= Beginning of Section =

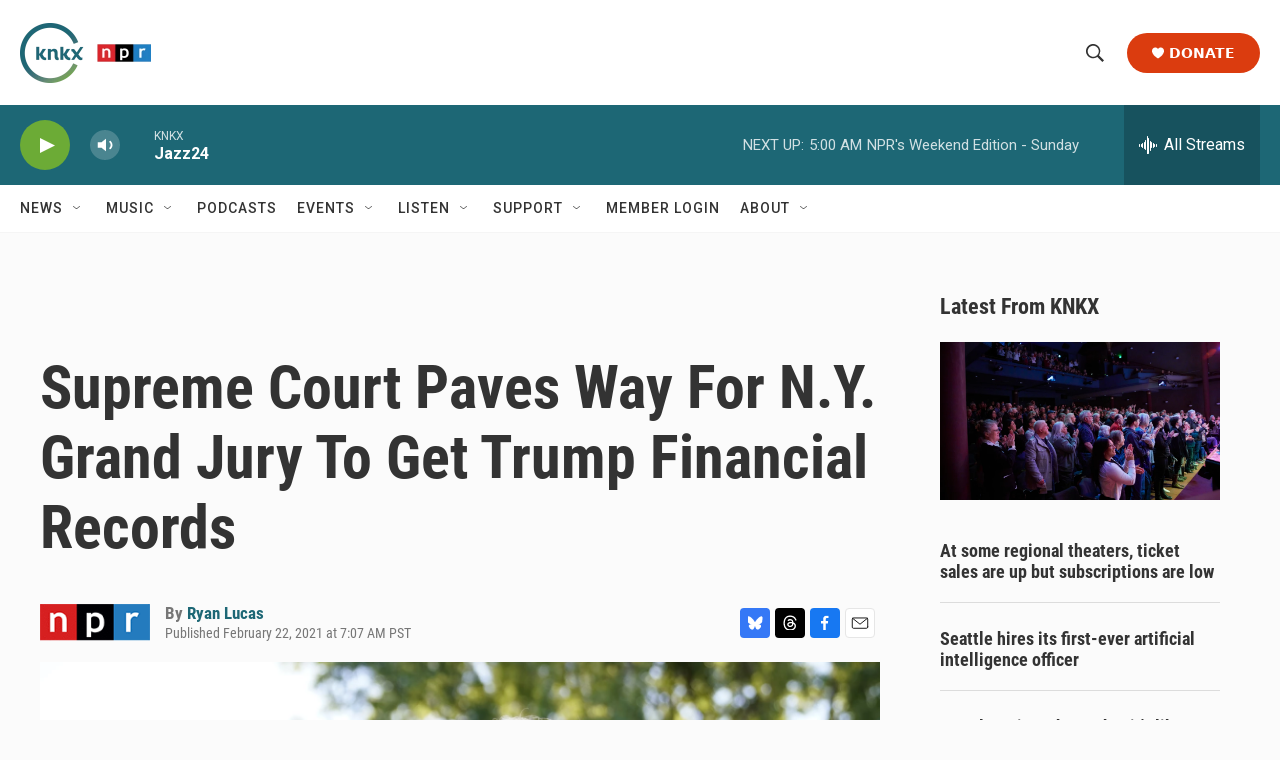

--- FILE ---
content_type: text/html; charset=utf-8
request_url: https://www.google.com/recaptcha/api2/aframe
body_size: 180
content:
<!DOCTYPE HTML><html><head><meta http-equiv="content-type" content="text/html; charset=UTF-8"></head><body><script nonce="fctrTStDIMPe-7MfhbNNbg">/** Anti-fraud and anti-abuse applications only. See google.com/recaptcha */ try{var clients={'sodar':'https://pagead2.googlesyndication.com/pagead/sodar?'};window.addEventListener("message",function(a){try{if(a.source===window.parent){var b=JSON.parse(a.data);var c=clients[b['id']];if(c){var d=document.createElement('img');d.src=c+b['params']+'&rc='+(localStorage.getItem("rc::a")?sessionStorage.getItem("rc::b"):"");window.document.body.appendChild(d);sessionStorage.setItem("rc::e",parseInt(sessionStorage.getItem("rc::e")||0)+1);localStorage.setItem("rc::h",'1766908829393');}}}catch(b){}});window.parent.postMessage("_grecaptcha_ready", "*");}catch(b){}</script></body></html>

= End of Section =

Instructions for the task: Transcribe the records above exactly, leaving every picture out of the copy.

Answer to this exercise:
--- FILE ---
content_type: text/html; charset=utf-8
request_url: https://www.google.com/recaptcha/api2/aframe
body_size: 180
content:
<!DOCTYPE HTML><html><head><meta http-equiv="content-type" content="text/html; charset=UTF-8"></head><body><script nonce="fctrTStDIMPe-7MfhbNNbg">/** Anti-fraud and anti-abuse applications only. See google.com/recaptcha */ try{var clients={'sodar':'https://pagead2.googlesyndication.com/pagead/sodar?'};window.addEventListener("message",function(a){try{if(a.source===window.parent){var b=JSON.parse(a.data);var c=clients[b['id']];if(c){var d=document.createElement('img');d.src=c+b['params']+'&rc='+(localStorage.getItem("rc::a")?sessionStorage.getItem("rc::b"):"");window.document.body.appendChild(d);sessionStorage.setItem("rc::e",parseInt(sessionStorage.getItem("rc::e")||0)+1);localStorage.setItem("rc::h",'1766908829393');}}}catch(b){}});window.parent.postMessage("_grecaptcha_ready", "*");}catch(b){}</script></body></html>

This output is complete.